So, if it's not Samsung 8nm, what is it?
Well, from the Orin data we know that a 12 SM Ampere GPU on Samsung 8nm at the peak efficiency clocks of 470MHz would consume a bit over 6W, which means we need something twice as power efficient as Samsung 8nm. There are a couple of small differences between T239 and Orin's GPUs, like smaller tensor cores and improved clock-gating, but they are likely to have only marginal impact on power consumption, nowhere near the 2x we need, which will have to come from a better manufacturing process.
One note to add here is that we actually need a bit more than a 2x efficiency improvement over 8nm, because as the manufacturing process changes, so does the peak efficiency clock. The peak efficiency clock will typically increase as an architecture is moved to a more efficient manufacturing process, as the improved process allows higher clocks at given voltages. From DVFS tables in Linux, we know that Mariko's peak efficiency clock on 16nm/12nm is likely 384MHz. That's increased to around 470MHz for Ampere on 8nm, and will increase further as it's migrated to more advanced processes.
I'd expect peak efficiency clocks of around 500-600MHz on improved processes, which means that instead of running at 470MHz the chip would need to run at 500-600MHz within 3W to make sense. A clock of 550MHz would consume around 7.5W on 8nm, so we would need a 2.5x improvement in efficiency instead.
So, what manufacturing process can give a 2.5x improvement in efficiency over Samsung 8nm? The only reasonable answer I can think of is TSMC's 5nm/4nm processes, including 4N, which just happens to be the process Nvidia is using for every other product (outside of acquired Mellanox products) from this point onwards. In
Nvidia's Ada white paper (an architecture very similar to Ampere), they claim a 2x improvement in performance per Watt, which appears to come almost exclusively from the move to TSMC's 4N process, plus some memory changes.
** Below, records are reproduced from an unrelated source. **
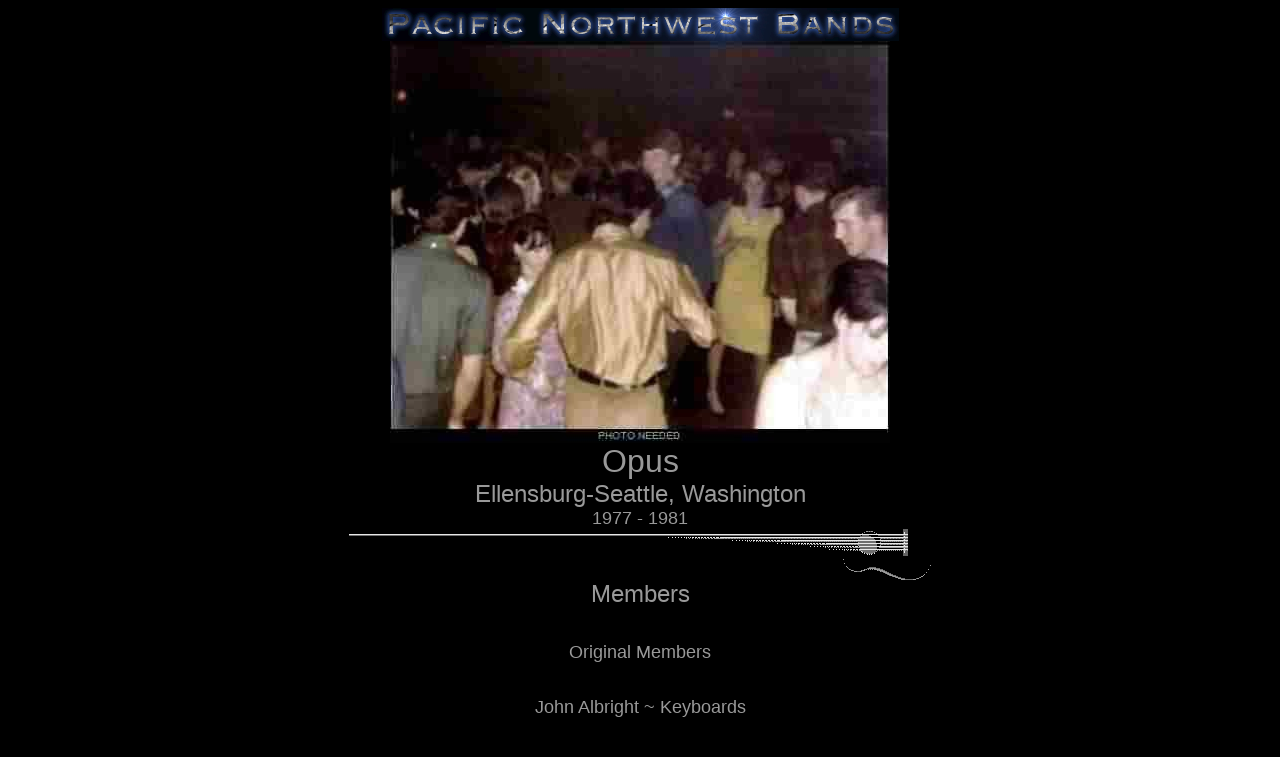

--- FILE ---
content_type: text/html
request_url: http://pnwbands.com/opus.html
body_size: 1846
content:
<!DOCTYPE html PUBLIC "-//w3c//dtd html 4.0 transitional//en">
<html><head>
  
  <meta http-equiv="Content-Type" content="text/html; charset=iso-8859-1">

  
  <meta name="Author" content="Kevin Jones, Albert Engebretson, Doyle Myers">

  
  <meta name="GENERATOR" content="Mozilla/4.8 [en] (Windows NT 5.0; U) [Netscape]">
  <title>Opus - Ellensburg / Seattle, WA (1977 - 1981)</title>

  
</head><body style="color: rgb(153, 153, 153); background-color: rgb(0, 0, 0);" alink="#999999" link="#999999" vlink="#999999">
<center><img src="PNWBandsComLogoSM.png" align="absmiddle" height="33" width="517">
<br>
<img src="band.jpg" align="absmiddle" height="402" width="500"><br>
<font face="Arial,Helvetica"><font color="#999999"><font size="+3">Opus</font></font></font>
<br>
<font face="Arial,Helvetica"><font color="#999999"><font size="+2">Ellensburg-Seattle,
Washington</font></font></font>
<br>
<font face="Arial,Helvetica"><font color="#999999"><font size="+1">1977
- 1981</font></font></font>
<br>
<img src="strings1.gif" align="absmiddle" height="51" width="582"><br>
<font face="Arial,Helvetica"><font color="#999999"><font size="+2">Members</font></font></font>
<br>
&nbsp;
<p><font face="Arial,Helvetica"><font color="#999999"><font size="+1">Original
Members</font></font></font>
<br>
&nbsp;
</p>
<p><font face="Arial,Helvetica"><font color="#999999"><font size="+1">John
Albright ~ Keyboards</font></font></font>
<br>
<font face="Arial,Helvetica"><font color="#999999"><font size="+1">Paul
Barber ~ Guitar</font></font></font>
<br>
<font face="Arial,Helvetica"><font color="#999999"><font size="+1"><a href="3trackmind.html">Kevin
Jones</a> ~&nbsp; Guitar, Bass, Vocals</font></font></font>
<br>
<font face="Arial,Helvetica"><font color="#999999"><font size="+1">Steve
Smith ~ Drums</font></font></font>
<br>
&nbsp;
</p>
<p><font face="Arial,Helvetica"><font color="#999999"><font size="+1">Later
Members</font></font></font>
<br>
&nbsp;
</p>
<p><font face="Arial,Helvetica"><font color="#999999"><font size="+1">Phil
Patterson ~ Guitar</font></font></font>
<br>
<font face="Arial,Helvetica"><font color="#999999"><font size="+1"><a href="kevinjonesband.html">Kari
Sandvik</a> ~ Vocals</font></font></font>
<br>
&nbsp;
</p>
<p><font face="Arial,Helvetica"><font color="#999999"><font size="+1">Guest
Musicians</font></font></font>
<br>
&nbsp;
</p>
<p><font face="Arial,Helvetica"><font color="#999999"><font size="+1">Mike
Mattingly ~ Guitar</font></font></font>
<br>
<font face="Arial,Helvetica"><font color="#999999"><font size="+1">Brian
Olendorf ~ Keyboards</font></font></font>
<br>
<font face="Arial,Helvetica"><font color="#999999"><font size="+1">John
Schwinberg ~ Bass</font></font></font>
<br>
&nbsp;
</p>
<p><font face="Arial,Helvetica"><font color="#999999"><font size="+1">Crew</font></font></font>
<br>
&nbsp;
</p>
<p><font face="Arial,Helvetica"><font color="#999999"><font size="+1">Doyle
Myers ~ Sound</font></font></font>
<br>
&nbsp;
</p>
<p><img src="anote.gif" align="absmiddle" height="30" width="582"></p>
</center>

<blockquote><font face="Arial,Helvetica"><font color="#999999">Opus was
originally formed in Ellensburg.&nbsp; Members were all CWSC/CWU
students.</font></font>
  <p><font face="Arial,Helvetica"><font color="#999999">Kevin
Jones&nbsp;
was on Bass &amp; Lead Vocal; John Albright - Keyboards; Steve Smith -
Drums and Paul on Guitar.&nbsp; Paul left the group after a short
Canadian
tour.</font></font>
  </p>
  <p><font face="Arial,Helvetica"><font color="#999999">A later
incarnation
had Phil Patterson on guitar and added Kari Sandvik on vocals.</font></font>
  </p>
  <p><font face="Arial,Helvetica"><font color="#999999">The original
line-up
was an amazing band.</font></font>
  </p>
  <p><i><font face="Arial,Helvetica"><font color="#999999">Albert
Engebretson,
May 2007</font></font></i>
  </p>
  <center>
  <p><img src="anote.gif" align="absmiddle" height="30" width="582"></p>
  </center>
  <p><font face="Arial,Helvetica"><font color="#999999">Opus did some
great
originals in addition to flawlessly covering Steely Dan, Jackson Brown,
The
Police, and others from the late 70s and early 80s.</font></font>
  </p>
  <p><font face="Arial,Helvetica"><font color="#999999">I ran sound for
the
band for a year or so in around 1980/81, and one of my fondest memories
is of one night when, in response to Phil Patterson's Tom Petty-esque
sprechstimme
"You don't ... have ... to live like a refugee", the rest of the band
replied
in their usual perfect harmony "PHIL has to live like a ref-u-gee".</font></font>
  </p>
  <p><font face="Arial,Helvetica"><font color="#999999">I still catch
myself
humming some of their originals to this day.&nbsp; I don't think I've
heard
a better college band before or since.</font></font>
  </p>
  <p><i><font face="Arial,Helvetica"><font color="#999999">Doyle Myers,
January
2009</font></font></i>&nbsp;<br>
  </p>
</blockquote>

<center><img src="strings.gif" height="51" width="582"><br>
<font face="Arial,Helvetica"><font color="#999999"><font size="-1">If
you have corrections, a neat photo or more information, please send it
to:</font></font></font>
<br>
<a href="mailto:Webmaster@PNWBands.com"><img src="webslaveblk.gif" align="absmiddle" border="0" height="46" width="160"></a><br>
<a href="guestbk.htm"><img src="guestbookblk.gif" align="absmiddle" border="0" height="20" width="150"></a><a href="https://www.paypal.com/xclick/business=webmaster%40pnwbands.com&amp;no_note=1&amp;tax=0&amp;currency_code=USD"><img src="makedonationblk.gif" alt="Make a donation using PayPal.  It is fast, free and secure." align="absmiddle" border="0" height="20" width="150"></a><a href="nwtributes.html"><img src="nwbandsblk.gif" align="absmiddle" border="0" height="20" width="150"></a><a href="dancehalls.html"><img src="dancehallsblk.gif" align="absmiddle" border="0" height="20" width="150"></a><br>
<font face="Arial,Helvetica"><font color="#999999"><font size="-1">Last
Update:&nbsp; 30 January 2009</font></font></font>
<br>
<font face="Arial,Helvetica"><font color="#999999"><font size="-1">Credits:
<a href="http://www.kevinjones.net/">Kevin
Jones</a>, Albert Engebretson, Doyle Myers</font></font></font></center>

<font face="Arial,Helvetica"><font color="#999999"><font size="-1">Band
#
1069</font></font></font><bgsound src="">
</body></html>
They don't provide any hard numbers for similarly sized GPUs at the same clock speed, with only a vague unlabelled marketing graph
here, but they recently announced the Ada based
RTX 4000 SFF workstation GPU, which has 48 SMs clocked at 1,565MHz and a 70W TDP. The older Ampere
RTX A4000 also had 48 SMs clocked at 1,560MHz and had a TDP of 140W. There are differences in the memory setup, and TDPs don't necessarily reflect real world power consumption, but the indication is that the move from Ampere on Samsung 8nm to an Ampere-derived architecture on TSMC 4N reduces power consumption by about a factor of 2.